China's ruling Communist Party approved a major economic reform plan Sunday that will allow farmers to trade and mortgage their land rights and help bolster the nation's food security. The move is part of a wider package of reforms aimed at reducing a gaping rural-urban income gap that has expanded during 30 years of capitalist market policies.
The package was approved at an annual meeting here chaired by President Hu Jintao of up to 500 members of the party's central and disciplinary committees and other key officials, according to a statement carried by Xinhua news agency.
The communique did not give specific details about the reforms. Beijing-based academic Russel Leigh Moses said policies approved by the party are traditionally placed before the National People's Congress, China's parliament, for approval at its annual session the following March.
"I don't think we will see anything specific until the NPC next year when they start to set out the legal framework and when we will be able to see more of the internal debate over the programme," Moses told AFP.
But in the final statement, meeting participants called for an end to rural poverty, improved food security, and the doubling of China's per capita rural income of 4,140 yuan (591 dollars) by 2020.
"The issues facing agriculture, rural areas and farmers are linked to the overall task of development facing our party and state," the communique said. "We must solidify and strengthen the status of agriculture and place as top priorities the running of the nation and resolving once and for all the basic problem of food for hundreds of millions."
China must adopt a "cautious anble economy and stable financial and capital markets," it said.
Under the reforms, farmers would be able to trade, rent and mortgage their land use rights for profit in a land transaction market, Dang Guoying, a rural scholar at the Chinese Academy of Social Sciences, told the China Daily newspaper. "The move will speed up the country's urbanisation by bringing more farmers to the cities with the big farm contractors promoting modern farming in rural areas," it quoted Dang as saying.
Building large-scale industrial farms is seen as key to China's long-held policy of remaining self-sufficient in grain production and being able to feed its population of 1.3 billion people, state press say.
Most of China's farm plots are small and held individually at a time when hundreds of millions of farmers are leaving the land to seek better lives in the nation's quickly developing urban centres.
According to China's constitution all land is owned by the state, so the reforms under discussion are not expected to result in private ownership of land. Although farmers have been leasing their land rights for years in many places, the party communique clearly acknowledged that many rural dwellers have been left behind in China's economic boom.

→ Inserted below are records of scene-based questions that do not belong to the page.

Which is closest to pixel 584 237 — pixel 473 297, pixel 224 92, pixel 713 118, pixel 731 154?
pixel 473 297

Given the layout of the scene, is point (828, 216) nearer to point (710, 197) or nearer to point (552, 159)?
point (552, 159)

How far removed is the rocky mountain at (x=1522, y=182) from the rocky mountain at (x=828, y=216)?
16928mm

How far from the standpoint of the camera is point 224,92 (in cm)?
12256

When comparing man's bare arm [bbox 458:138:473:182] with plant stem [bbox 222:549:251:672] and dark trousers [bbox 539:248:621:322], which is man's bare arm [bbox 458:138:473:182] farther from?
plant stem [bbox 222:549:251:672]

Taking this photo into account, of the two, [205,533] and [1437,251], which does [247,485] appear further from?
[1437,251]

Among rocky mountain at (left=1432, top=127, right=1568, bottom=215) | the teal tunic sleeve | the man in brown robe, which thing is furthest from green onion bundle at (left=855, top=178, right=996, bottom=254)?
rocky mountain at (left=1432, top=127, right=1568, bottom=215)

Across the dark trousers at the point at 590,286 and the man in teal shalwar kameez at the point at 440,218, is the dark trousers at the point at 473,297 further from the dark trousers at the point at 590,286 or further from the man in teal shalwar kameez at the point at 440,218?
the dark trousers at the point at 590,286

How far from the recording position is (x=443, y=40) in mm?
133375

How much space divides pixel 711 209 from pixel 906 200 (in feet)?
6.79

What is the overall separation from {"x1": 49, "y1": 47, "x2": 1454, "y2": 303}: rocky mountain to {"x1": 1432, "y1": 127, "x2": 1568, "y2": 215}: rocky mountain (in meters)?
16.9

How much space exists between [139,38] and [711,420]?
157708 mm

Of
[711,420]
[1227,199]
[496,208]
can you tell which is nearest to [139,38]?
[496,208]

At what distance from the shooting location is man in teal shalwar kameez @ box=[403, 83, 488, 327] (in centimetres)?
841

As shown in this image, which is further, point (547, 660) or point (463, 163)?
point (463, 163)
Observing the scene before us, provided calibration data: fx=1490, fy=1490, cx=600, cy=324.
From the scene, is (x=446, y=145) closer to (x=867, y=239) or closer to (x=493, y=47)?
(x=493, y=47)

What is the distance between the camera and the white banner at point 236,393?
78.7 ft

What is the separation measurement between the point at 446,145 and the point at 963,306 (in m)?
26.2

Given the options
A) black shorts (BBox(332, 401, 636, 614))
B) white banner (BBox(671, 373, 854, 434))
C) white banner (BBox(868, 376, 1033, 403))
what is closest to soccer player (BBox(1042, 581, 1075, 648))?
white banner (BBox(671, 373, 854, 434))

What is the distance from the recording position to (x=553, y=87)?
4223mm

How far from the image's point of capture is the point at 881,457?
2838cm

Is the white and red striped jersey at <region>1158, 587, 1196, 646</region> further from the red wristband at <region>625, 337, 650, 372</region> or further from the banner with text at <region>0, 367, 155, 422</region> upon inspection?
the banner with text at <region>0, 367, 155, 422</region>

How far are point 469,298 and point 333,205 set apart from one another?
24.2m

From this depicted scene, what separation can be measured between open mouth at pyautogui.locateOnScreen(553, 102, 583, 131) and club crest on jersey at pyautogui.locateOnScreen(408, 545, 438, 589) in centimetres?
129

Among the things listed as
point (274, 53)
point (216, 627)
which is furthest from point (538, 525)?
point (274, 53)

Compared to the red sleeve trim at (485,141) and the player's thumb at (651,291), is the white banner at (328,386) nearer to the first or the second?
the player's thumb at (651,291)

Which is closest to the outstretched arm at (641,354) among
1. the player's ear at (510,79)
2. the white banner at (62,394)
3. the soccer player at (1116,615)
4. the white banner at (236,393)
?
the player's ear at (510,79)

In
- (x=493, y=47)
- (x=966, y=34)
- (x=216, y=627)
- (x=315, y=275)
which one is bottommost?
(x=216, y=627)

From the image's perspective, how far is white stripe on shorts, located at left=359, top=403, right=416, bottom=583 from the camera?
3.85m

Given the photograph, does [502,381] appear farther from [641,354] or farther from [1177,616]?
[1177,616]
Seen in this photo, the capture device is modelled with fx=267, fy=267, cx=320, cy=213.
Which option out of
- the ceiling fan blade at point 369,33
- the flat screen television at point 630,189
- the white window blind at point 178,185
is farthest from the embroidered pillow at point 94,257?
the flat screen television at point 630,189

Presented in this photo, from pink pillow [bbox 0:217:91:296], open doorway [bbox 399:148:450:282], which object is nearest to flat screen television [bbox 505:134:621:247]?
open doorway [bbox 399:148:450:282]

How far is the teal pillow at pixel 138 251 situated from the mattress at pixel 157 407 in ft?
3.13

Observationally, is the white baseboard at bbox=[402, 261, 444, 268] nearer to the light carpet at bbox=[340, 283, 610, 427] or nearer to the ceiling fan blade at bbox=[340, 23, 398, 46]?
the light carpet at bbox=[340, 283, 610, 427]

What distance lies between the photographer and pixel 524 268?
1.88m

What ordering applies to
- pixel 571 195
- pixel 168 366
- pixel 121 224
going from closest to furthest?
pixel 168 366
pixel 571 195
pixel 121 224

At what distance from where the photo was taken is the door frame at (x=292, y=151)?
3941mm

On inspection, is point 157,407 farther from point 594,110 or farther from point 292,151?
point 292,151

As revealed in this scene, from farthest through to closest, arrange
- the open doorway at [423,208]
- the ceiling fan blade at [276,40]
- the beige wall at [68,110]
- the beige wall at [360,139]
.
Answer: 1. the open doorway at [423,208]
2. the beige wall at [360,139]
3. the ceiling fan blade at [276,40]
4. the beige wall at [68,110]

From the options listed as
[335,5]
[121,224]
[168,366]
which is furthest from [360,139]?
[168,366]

The rural focus of the ruling party meeting is also a nod to this year's 30th anniversary of China's opening and reform policies, which began in 1978 with policies returning collectivised farmlands back to individual farmers.
The 1978 reforms ended decades of China's disastrous experimentation with Maoist-style collectivisation that left the nation impoverished and backward. While the market reforms have led to spectacular economic growth in the world's most populous nation, the income gap between China's 800 million or so farmers and the increasingly prosperous urban areas has also become a huge headache for policymakers.
The communique said both the Communist party and government needed to find new policies capable of stimulating the economy in a way similar to that seen in 1978.
"Only when the party places priority on resolving problems facing agriculture, rural areas and farmers... can we continue to develop rural productivity and maintain the comprehensive development of the rural economy," it said.